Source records
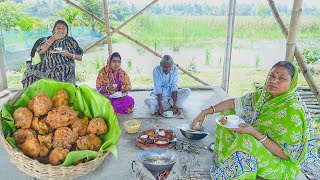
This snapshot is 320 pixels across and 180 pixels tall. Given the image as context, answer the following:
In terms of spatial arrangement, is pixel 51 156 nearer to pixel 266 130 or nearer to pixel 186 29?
pixel 266 130

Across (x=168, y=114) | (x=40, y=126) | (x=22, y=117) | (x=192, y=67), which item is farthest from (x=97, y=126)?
(x=192, y=67)

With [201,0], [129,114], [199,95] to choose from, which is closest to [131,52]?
[201,0]

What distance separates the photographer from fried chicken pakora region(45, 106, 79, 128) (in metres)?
1.71

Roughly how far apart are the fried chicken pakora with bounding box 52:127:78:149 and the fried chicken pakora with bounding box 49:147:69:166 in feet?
0.12

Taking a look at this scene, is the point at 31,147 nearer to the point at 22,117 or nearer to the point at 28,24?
the point at 22,117

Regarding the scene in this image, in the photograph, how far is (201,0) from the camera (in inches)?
304

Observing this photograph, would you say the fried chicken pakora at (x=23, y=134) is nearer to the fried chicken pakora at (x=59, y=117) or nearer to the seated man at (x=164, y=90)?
the fried chicken pakora at (x=59, y=117)

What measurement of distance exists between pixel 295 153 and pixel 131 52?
667 cm

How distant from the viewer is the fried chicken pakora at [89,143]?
1718 millimetres

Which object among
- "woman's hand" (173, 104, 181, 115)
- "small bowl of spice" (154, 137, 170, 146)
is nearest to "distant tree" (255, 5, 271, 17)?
"woman's hand" (173, 104, 181, 115)

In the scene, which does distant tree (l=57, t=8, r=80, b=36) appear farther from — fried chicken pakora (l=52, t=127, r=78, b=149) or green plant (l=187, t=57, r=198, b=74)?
fried chicken pakora (l=52, t=127, r=78, b=149)

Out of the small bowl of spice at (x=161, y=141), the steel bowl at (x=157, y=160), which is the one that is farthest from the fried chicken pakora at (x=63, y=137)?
the small bowl of spice at (x=161, y=141)

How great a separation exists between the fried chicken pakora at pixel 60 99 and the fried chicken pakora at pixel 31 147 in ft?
0.87

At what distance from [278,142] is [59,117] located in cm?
163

-- Given task --
Copy everything from the line containing "Which object among" down to the end of the entries, keeping each line unchanged.

-- Solution below --
Which object among
- "woman's hand" (173, 104, 181, 115)
- "small bowl of spice" (154, 137, 170, 146)
is nearest to "distant tree" (255, 5, 271, 17)?
"woman's hand" (173, 104, 181, 115)

In the scene, which does distant tree (l=57, t=8, r=80, b=36) appear farther from — fried chicken pakora (l=52, t=127, r=78, b=149) or green plant (l=187, t=57, r=198, b=74)?
fried chicken pakora (l=52, t=127, r=78, b=149)

Out of the small bowl of spice at (x=161, y=141), the steel bowl at (x=157, y=160), which is the one that is farthest from the fried chicken pakora at (x=63, y=137)?
the small bowl of spice at (x=161, y=141)

How great a separation exists between the fried chicken pakora at pixel 60 99 and the fried chicken pakora at pixel 31 147 in ft?
0.87

At what distance from [278,142] is [59,117] located in cm?
163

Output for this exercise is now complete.